太田修氏は「国家間の条約で個人の請求権を一方的に消滅させることはできないとして、人権、人道の観点で強制動員問題の解決をめざす取り組みは国際的潮流でもあります。ナチス統治下の強制労働被害者に補償するためドイツ政府と企業が財団を設けました。日本企業も、鹿島や西松建設などが中国人強制連行被害者と和解して基金がつくられています。」と指摘している。

(2)国家間の条約で個人の請求権が消滅させられないことは、奥薗秀樹氏も指摘する。ただ、請求権協定によって個人請求権は消滅しないが、外交保護権を互いに放棄したため、個人の請求に国として対応することはできない、というのが日本の立場なのだと説明する。
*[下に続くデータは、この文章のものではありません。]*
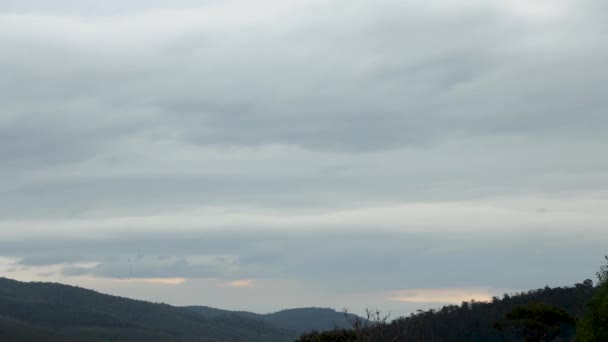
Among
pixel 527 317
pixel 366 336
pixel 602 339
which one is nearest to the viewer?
pixel 366 336

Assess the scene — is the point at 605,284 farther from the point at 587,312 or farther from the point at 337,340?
the point at 337,340

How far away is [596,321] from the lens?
74688mm

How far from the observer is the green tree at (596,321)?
7319 cm

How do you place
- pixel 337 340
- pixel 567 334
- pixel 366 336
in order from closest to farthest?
pixel 366 336, pixel 337 340, pixel 567 334

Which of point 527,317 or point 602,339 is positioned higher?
point 527,317

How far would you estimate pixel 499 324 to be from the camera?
4847 inches

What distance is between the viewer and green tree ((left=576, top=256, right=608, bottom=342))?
73188mm

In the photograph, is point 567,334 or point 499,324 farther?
point 567,334

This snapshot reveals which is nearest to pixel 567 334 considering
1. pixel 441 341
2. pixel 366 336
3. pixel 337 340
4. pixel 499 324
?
pixel 441 341

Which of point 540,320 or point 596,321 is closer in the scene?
point 596,321

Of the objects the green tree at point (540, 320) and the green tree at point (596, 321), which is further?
the green tree at point (540, 320)

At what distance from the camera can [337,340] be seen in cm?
10975

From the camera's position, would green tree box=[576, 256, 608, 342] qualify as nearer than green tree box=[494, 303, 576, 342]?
Yes

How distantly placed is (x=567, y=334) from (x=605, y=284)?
117 metres
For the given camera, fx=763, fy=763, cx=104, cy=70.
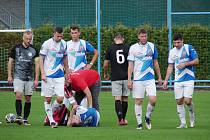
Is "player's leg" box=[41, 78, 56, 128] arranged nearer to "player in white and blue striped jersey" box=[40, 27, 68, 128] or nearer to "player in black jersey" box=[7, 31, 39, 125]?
"player in white and blue striped jersey" box=[40, 27, 68, 128]

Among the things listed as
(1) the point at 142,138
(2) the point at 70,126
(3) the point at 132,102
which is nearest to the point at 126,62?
(2) the point at 70,126

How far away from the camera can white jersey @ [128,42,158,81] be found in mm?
15430

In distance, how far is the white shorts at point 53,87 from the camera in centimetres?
1580

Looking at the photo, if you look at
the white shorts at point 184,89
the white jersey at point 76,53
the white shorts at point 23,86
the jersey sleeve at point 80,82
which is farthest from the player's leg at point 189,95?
the white shorts at point 23,86

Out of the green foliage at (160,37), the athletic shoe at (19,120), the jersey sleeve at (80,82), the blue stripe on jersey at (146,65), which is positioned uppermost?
the green foliage at (160,37)

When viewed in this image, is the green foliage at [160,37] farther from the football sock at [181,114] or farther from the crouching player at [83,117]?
the football sock at [181,114]

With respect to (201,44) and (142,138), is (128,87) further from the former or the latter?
(201,44)

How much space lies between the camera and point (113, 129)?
1480 centimetres

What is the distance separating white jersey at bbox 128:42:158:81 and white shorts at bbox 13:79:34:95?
2.30m

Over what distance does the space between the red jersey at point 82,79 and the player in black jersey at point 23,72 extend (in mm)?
854

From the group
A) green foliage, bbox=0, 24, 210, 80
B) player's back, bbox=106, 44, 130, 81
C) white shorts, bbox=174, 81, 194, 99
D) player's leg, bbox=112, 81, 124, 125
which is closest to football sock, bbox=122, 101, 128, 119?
player's leg, bbox=112, 81, 124, 125

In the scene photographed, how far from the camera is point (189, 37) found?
28.9 m

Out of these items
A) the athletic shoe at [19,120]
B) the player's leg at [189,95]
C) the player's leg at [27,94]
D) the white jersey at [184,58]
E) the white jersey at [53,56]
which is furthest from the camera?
the player's leg at [27,94]

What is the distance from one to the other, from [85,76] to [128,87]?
94 centimetres
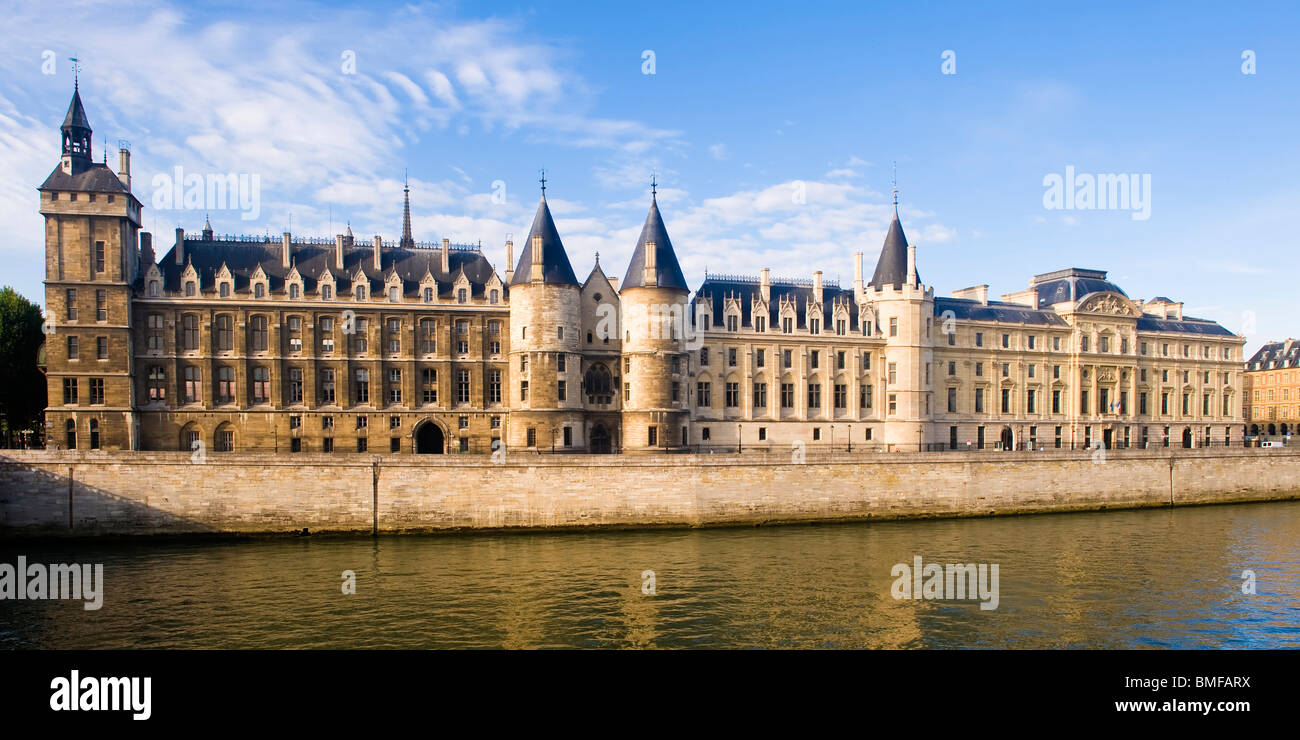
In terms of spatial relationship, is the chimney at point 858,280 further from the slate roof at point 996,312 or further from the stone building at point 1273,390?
the stone building at point 1273,390

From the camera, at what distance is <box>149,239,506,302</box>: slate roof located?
50.7 m

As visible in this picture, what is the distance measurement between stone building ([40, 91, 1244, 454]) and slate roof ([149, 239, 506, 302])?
0.13 meters

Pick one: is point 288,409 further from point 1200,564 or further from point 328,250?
point 1200,564

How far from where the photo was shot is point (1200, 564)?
32.8 metres

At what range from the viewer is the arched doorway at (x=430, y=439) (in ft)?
173

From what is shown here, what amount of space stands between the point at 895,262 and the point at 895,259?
228 mm

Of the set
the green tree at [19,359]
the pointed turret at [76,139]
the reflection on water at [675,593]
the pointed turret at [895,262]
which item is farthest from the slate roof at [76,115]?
the pointed turret at [895,262]

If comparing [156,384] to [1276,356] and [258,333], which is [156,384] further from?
[1276,356]

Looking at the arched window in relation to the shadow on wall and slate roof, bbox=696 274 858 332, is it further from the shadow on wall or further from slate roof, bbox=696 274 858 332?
the shadow on wall

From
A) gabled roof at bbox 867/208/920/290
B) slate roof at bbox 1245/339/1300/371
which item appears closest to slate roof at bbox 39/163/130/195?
gabled roof at bbox 867/208/920/290

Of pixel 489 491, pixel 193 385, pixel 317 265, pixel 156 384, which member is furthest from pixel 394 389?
pixel 489 491
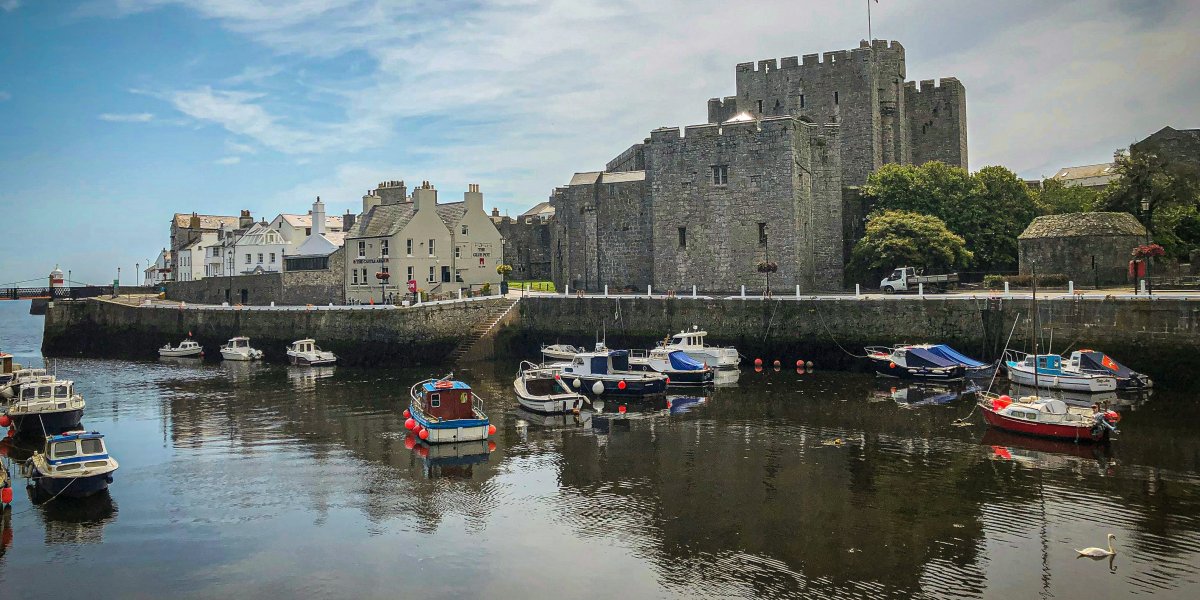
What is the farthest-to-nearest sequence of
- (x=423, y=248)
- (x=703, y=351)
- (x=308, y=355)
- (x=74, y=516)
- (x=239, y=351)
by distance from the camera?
(x=423, y=248)
(x=239, y=351)
(x=308, y=355)
(x=703, y=351)
(x=74, y=516)

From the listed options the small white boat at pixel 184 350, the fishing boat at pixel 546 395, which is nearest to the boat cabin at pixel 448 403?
the fishing boat at pixel 546 395

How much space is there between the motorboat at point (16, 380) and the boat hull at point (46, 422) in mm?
3483

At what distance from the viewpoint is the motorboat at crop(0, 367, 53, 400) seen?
87.6ft

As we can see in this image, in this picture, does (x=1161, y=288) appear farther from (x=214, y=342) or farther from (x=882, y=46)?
(x=214, y=342)

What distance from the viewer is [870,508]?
1557cm

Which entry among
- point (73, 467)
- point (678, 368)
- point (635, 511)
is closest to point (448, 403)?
point (635, 511)

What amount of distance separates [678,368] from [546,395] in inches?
263

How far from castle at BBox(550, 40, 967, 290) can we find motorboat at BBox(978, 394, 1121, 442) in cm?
1966

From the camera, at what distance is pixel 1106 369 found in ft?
84.1

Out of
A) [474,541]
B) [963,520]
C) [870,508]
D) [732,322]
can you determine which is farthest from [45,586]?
[732,322]

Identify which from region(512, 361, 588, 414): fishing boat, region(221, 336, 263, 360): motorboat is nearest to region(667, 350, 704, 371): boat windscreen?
region(512, 361, 588, 414): fishing boat

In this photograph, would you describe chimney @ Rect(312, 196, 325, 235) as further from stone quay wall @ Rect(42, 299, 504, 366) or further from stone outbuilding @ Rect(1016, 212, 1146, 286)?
stone outbuilding @ Rect(1016, 212, 1146, 286)

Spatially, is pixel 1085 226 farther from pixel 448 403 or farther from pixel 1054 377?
pixel 448 403

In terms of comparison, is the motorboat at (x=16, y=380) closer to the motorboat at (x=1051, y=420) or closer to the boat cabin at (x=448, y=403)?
the boat cabin at (x=448, y=403)
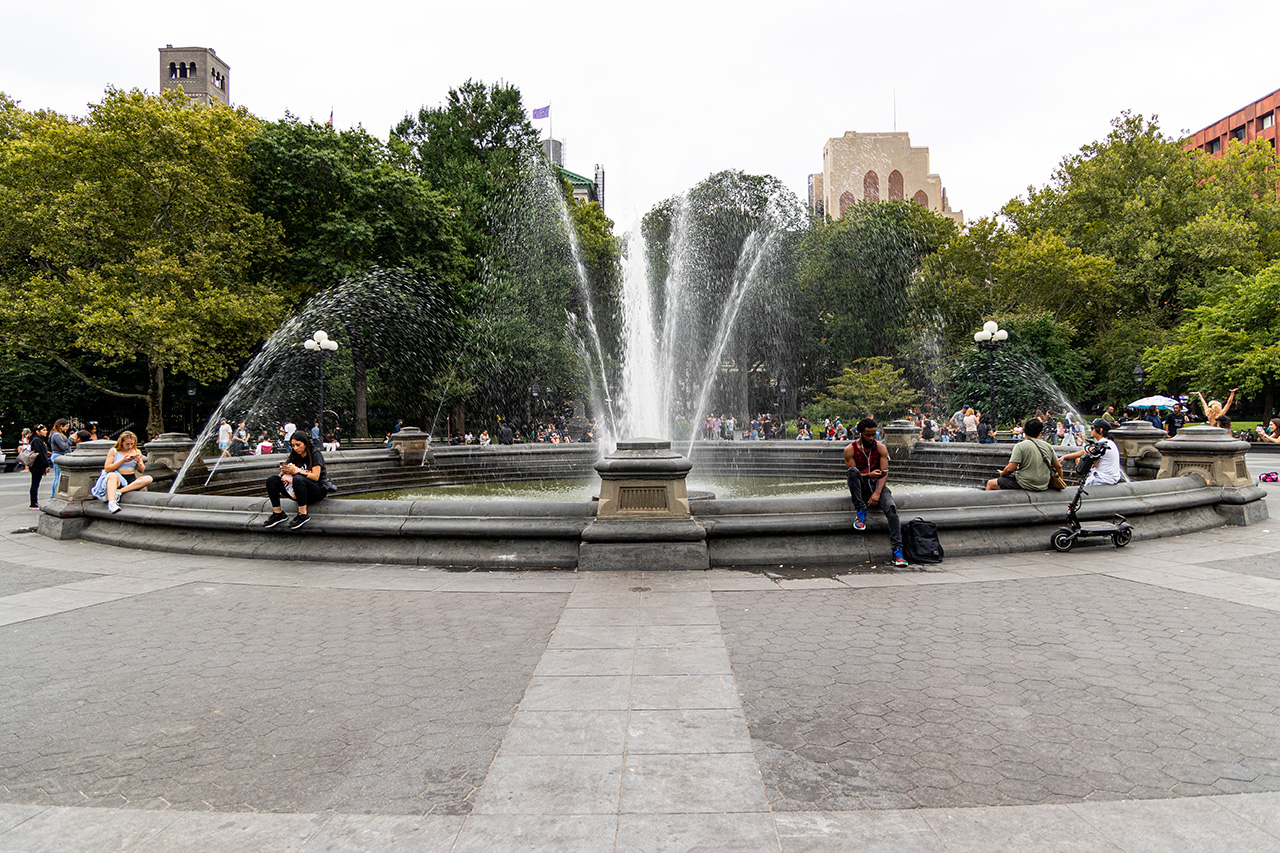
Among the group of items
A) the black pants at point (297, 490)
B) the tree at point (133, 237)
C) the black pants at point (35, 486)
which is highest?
the tree at point (133, 237)

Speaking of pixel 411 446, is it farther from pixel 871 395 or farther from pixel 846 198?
pixel 846 198

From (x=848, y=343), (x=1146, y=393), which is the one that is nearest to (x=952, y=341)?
(x=848, y=343)

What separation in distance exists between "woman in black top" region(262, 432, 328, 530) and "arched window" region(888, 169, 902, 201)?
73942 mm

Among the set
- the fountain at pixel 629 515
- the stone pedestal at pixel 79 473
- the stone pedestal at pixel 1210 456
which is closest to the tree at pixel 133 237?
the fountain at pixel 629 515

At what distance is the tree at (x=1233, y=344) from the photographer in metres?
30.6

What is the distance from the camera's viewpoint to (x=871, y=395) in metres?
36.2

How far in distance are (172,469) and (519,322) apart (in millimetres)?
19230

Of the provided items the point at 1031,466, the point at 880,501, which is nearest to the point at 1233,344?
the point at 1031,466

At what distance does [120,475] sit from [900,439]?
17485mm

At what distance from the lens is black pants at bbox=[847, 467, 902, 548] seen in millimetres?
7570

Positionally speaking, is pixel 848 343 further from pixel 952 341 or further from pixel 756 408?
pixel 756 408

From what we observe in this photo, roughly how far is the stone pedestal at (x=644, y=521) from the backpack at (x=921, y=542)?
2279mm

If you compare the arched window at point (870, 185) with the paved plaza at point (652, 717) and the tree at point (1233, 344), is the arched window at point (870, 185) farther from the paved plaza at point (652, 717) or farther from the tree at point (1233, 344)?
the paved plaza at point (652, 717)

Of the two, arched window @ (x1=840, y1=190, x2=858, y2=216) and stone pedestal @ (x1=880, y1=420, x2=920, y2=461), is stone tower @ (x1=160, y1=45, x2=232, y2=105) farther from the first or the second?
stone pedestal @ (x1=880, y1=420, x2=920, y2=461)
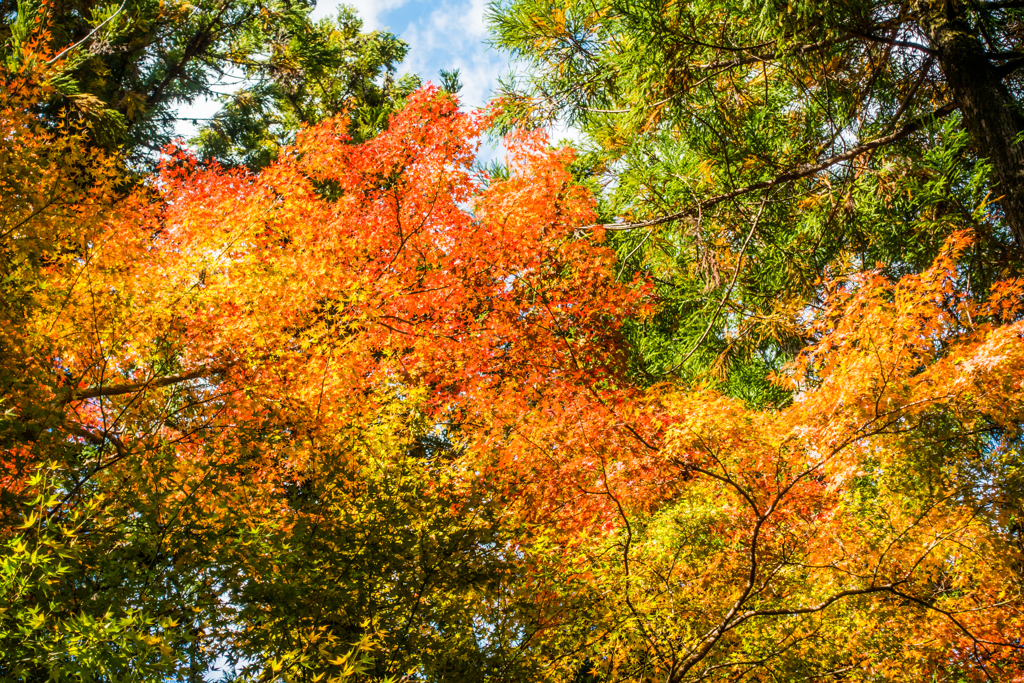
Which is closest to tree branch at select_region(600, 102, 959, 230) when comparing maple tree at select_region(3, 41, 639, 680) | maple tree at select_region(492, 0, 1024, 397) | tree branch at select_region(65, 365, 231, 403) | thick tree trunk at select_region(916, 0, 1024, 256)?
maple tree at select_region(492, 0, 1024, 397)

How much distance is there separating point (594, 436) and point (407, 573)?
Answer: 248cm

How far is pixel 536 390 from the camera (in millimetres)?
9109

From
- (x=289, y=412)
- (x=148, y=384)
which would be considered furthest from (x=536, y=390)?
(x=148, y=384)

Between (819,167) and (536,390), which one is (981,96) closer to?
(819,167)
「外交保護権」「外交的保護権」という言葉を知らなかったのでウィキペディアを見てみた。たとえば韓国人が日本の不法行為によって損害を受けた場合、韓国政府は、(その個人の損害の賠償を請求するのではなく)その個人が損害を受けたことにより「自国民が他国において国際法に基づく適法な取扱いを受けることを要求する権利」が侵害されたということで日本の国家責任を追及できる、というものとのこと。1965年の日韓請求権協定はその外交保護権を互いに放棄したから、日本が国として、個人の請求に対応することはできないという。(ただ、このロジックだと、日本政府は対応しないが、日本企業の個人に対する賠償責任自体は残っている、ということになるのだろうか?)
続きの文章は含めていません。